Monday, January 25, 2010

Obama vs. the Banks

Obama's plan to place draconian regulations on the banking industry spooked the markets last week. According to Investor's Business Daily:

The president last year proposed a series of measures to tighten the reins on financial institutions, and the House passed a bill last month. His announcement Thursday broadens those measures, particularly by endorsing a proposal by ex-Fed Chairman Paul Volcker to restrict proprietary trading by commercial banks. Such a limit would separate commercial banks from investment banks, a line that was blurred a decade ago by the repeal of the 1930s Depression-era Glass-Steagall Act. Without such regulations, Obama said, the financial system will continue to operate under the same rules that led to its near collapse.

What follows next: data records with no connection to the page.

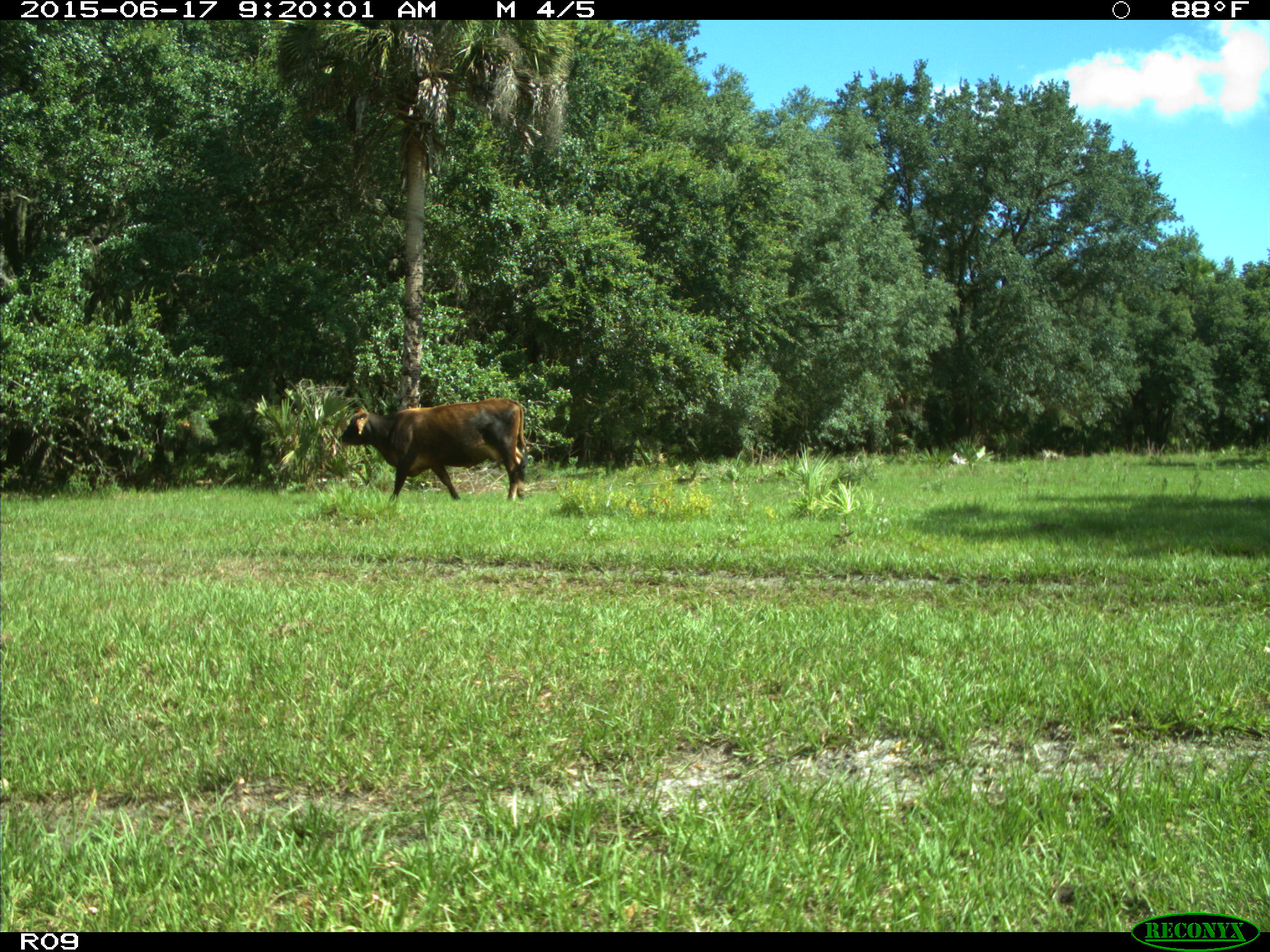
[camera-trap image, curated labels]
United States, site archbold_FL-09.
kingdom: Animalia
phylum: Chordata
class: Mammalia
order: Artiodactyla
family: Bovidae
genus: Bos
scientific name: Bos taurus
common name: domestic cow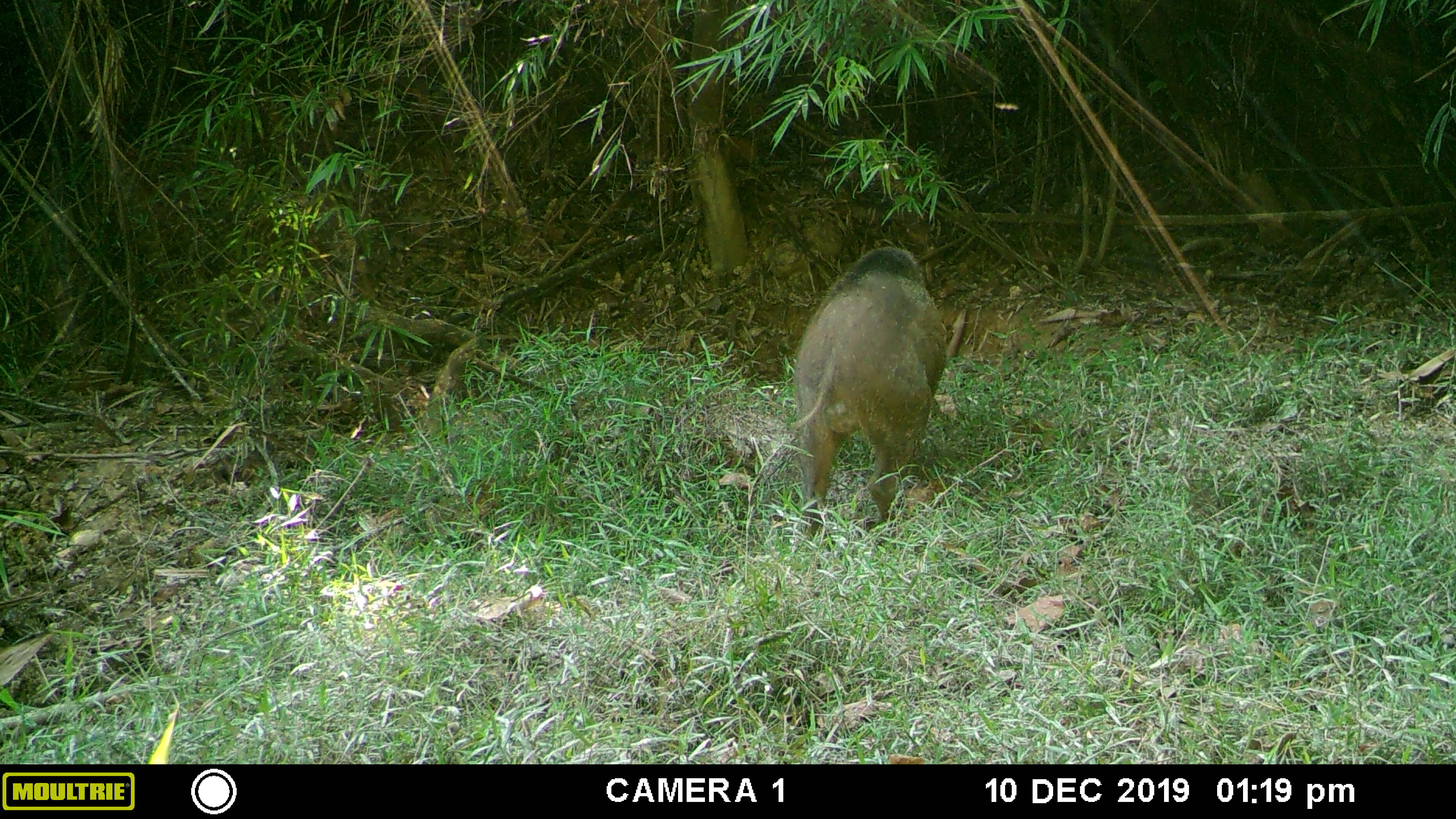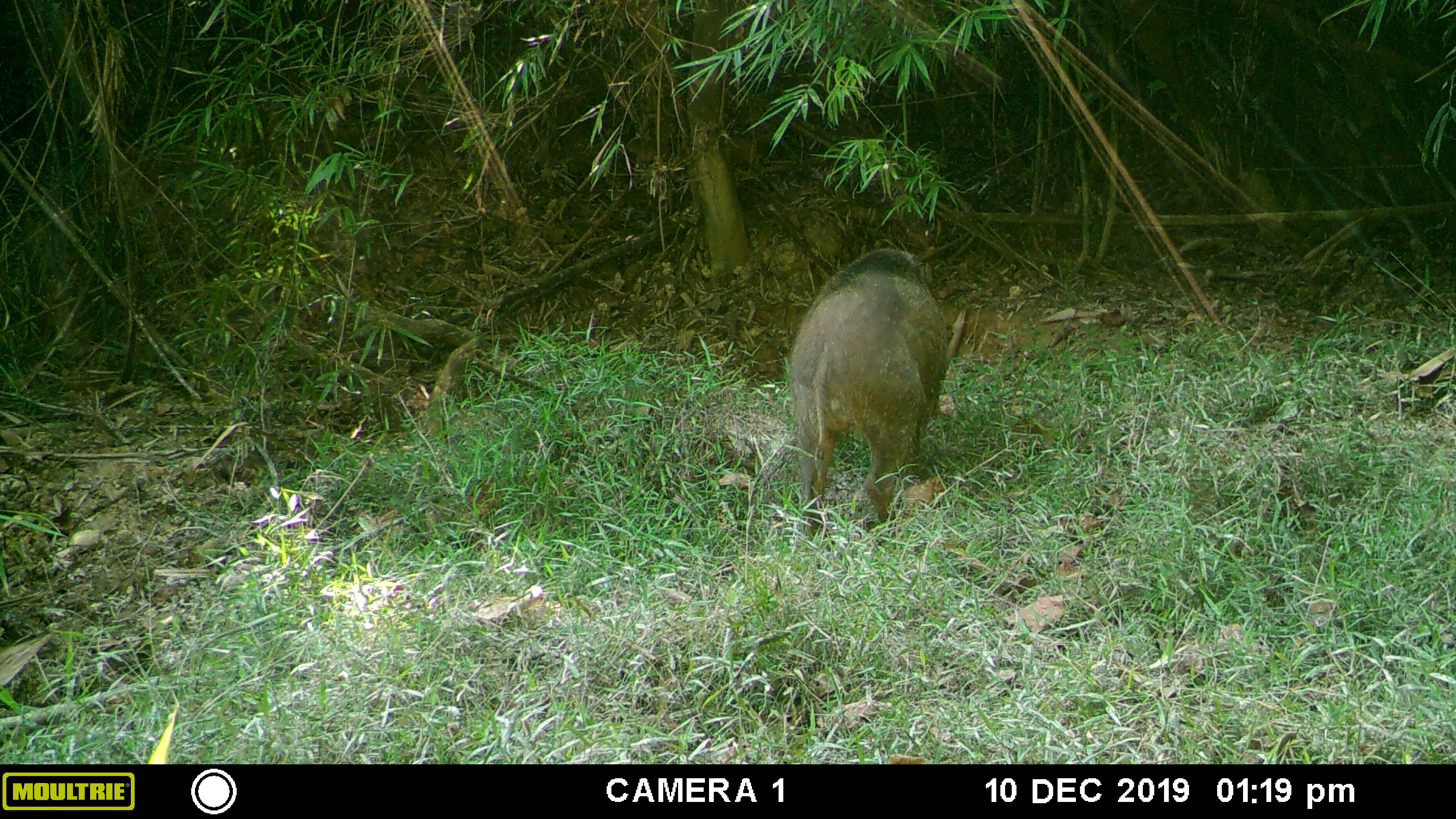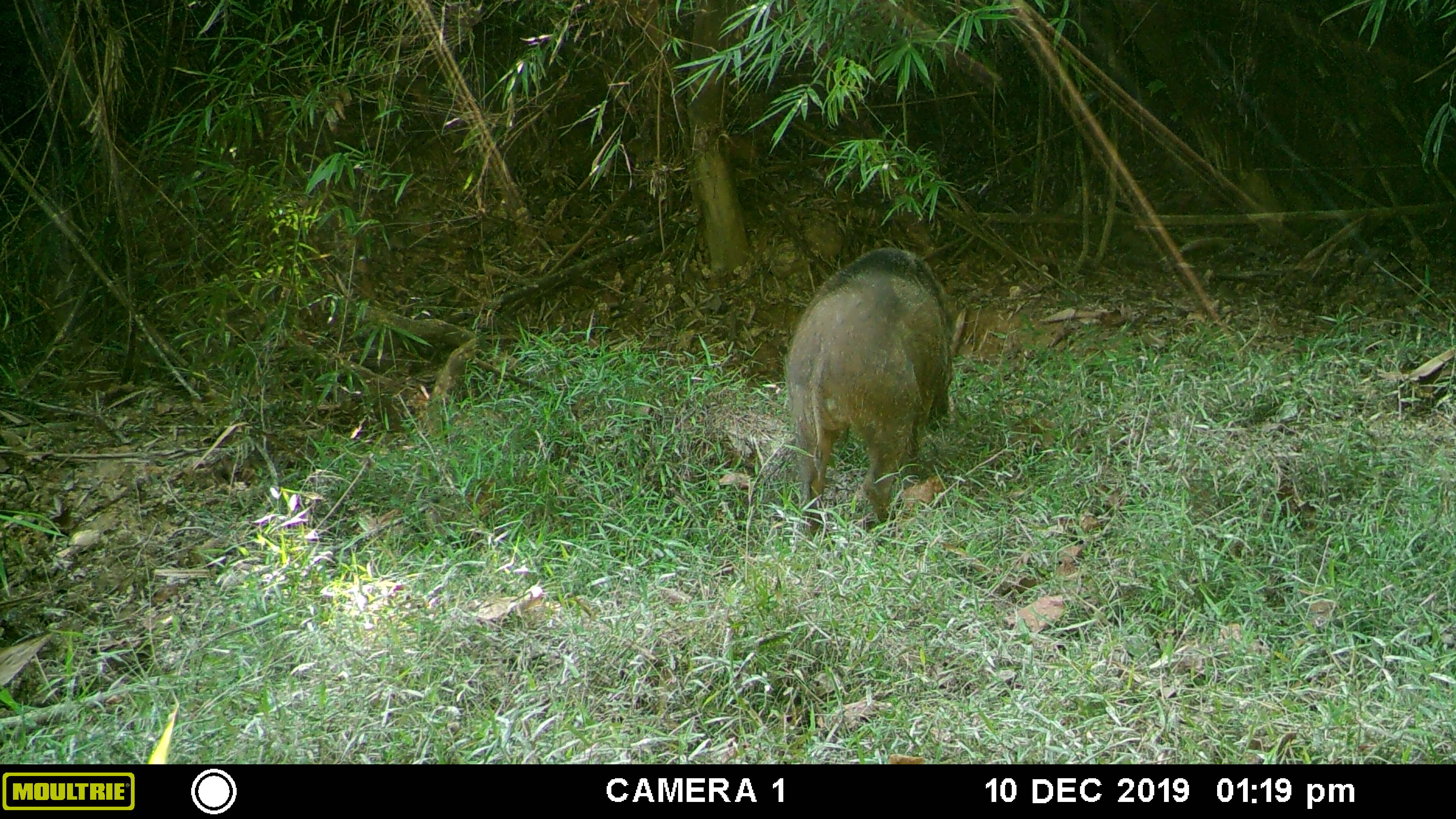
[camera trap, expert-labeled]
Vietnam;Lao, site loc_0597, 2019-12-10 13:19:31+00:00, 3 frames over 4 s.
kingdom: Animalia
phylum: Chordata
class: Mammalia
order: Artiodactyla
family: Suidae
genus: Sus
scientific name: Sus scrofa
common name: eurasian wild pig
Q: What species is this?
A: Eurasian wild pig (Sus scrofa).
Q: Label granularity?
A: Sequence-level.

He's just trying to pin the blame where it doesn't belong:
But Wall Street didn't cause the collapse — government did . And this call for tougher rules is yet another attempt to escape blame. All Glass-Steagall did was let bank holding companies buy into investment banks. What undermined the financial system was a fanatical application of rules aimed at getting banks to lend as much money as possible to facilitate homeownership among minorities.

It was the government, not Wall Street, that created the subprime market by compelling banks to make bad loans and urging Fannie Mae and Freddie Mac to cash out the banks by putting more and more of the toxic mortgages on their balance sheets.
The more the government meddles where it doesn't belong, the more trouble we get. As Reagan so aptly put it: Goverment is not the solution; government is the problem.